Field-level: Can this role see salary data, or should it be masked? Cerbos again, with policies that return which fields to include per role.

Why four layers instead of one? Because a single policy engine can't efficiently handle all of these. Network-level happens at the sidecar before any application code runs. Field-level requires knowing the actual resource attributes at query time. Different layers, different information available, different enforcement points.

4. Data Access Security (Row-Level Security)

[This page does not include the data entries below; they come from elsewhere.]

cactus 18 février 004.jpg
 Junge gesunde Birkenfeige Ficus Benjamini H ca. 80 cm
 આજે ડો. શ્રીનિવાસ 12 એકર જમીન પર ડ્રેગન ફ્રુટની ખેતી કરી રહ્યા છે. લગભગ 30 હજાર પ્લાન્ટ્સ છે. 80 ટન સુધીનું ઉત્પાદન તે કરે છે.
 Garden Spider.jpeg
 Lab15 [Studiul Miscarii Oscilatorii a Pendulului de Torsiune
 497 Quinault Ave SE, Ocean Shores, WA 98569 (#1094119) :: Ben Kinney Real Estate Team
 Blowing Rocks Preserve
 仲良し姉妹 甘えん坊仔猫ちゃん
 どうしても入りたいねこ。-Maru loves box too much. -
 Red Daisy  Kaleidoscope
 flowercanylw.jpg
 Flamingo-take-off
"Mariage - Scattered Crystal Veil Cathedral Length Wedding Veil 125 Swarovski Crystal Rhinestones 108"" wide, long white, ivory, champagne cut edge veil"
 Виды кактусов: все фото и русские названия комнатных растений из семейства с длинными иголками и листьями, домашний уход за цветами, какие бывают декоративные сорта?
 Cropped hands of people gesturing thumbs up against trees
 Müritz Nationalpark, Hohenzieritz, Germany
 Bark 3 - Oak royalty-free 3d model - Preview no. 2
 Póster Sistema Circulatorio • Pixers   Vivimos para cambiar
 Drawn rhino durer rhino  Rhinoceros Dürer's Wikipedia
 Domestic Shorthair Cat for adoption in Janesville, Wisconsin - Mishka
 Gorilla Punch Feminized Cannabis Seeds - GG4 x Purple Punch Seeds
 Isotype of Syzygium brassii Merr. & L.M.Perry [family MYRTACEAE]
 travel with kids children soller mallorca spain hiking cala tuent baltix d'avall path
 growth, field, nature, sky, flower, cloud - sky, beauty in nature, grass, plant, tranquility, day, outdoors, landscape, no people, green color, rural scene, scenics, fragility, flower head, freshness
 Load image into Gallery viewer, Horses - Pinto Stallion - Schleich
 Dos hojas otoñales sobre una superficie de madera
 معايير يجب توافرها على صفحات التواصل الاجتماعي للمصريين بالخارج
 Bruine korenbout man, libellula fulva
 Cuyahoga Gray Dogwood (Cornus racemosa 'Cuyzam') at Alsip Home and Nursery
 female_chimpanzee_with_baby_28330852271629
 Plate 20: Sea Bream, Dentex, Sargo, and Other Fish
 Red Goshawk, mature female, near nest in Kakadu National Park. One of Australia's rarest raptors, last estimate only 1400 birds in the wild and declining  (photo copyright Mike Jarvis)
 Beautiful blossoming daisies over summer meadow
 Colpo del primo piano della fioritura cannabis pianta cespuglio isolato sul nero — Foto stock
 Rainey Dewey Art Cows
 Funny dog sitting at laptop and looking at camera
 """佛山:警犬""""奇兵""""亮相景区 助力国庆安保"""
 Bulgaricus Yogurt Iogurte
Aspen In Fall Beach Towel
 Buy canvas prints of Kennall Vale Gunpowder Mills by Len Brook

The database is the last line of defense. PostgreSQL Row-Level Security policies enforce visibility at the engine level based on the current transaction context. Even if application code has a bug, a missing authorization check or a broken filter, RLS ensures the database itself drops rows the user shouldn't see.

Application developers make mistakes. A query like SELECT * FROM employees hitting production without a proper WHERE clause should still not leak the entire company directory. RLS makes that guarantee at the database layer, independent of whatever the application did or didn't check.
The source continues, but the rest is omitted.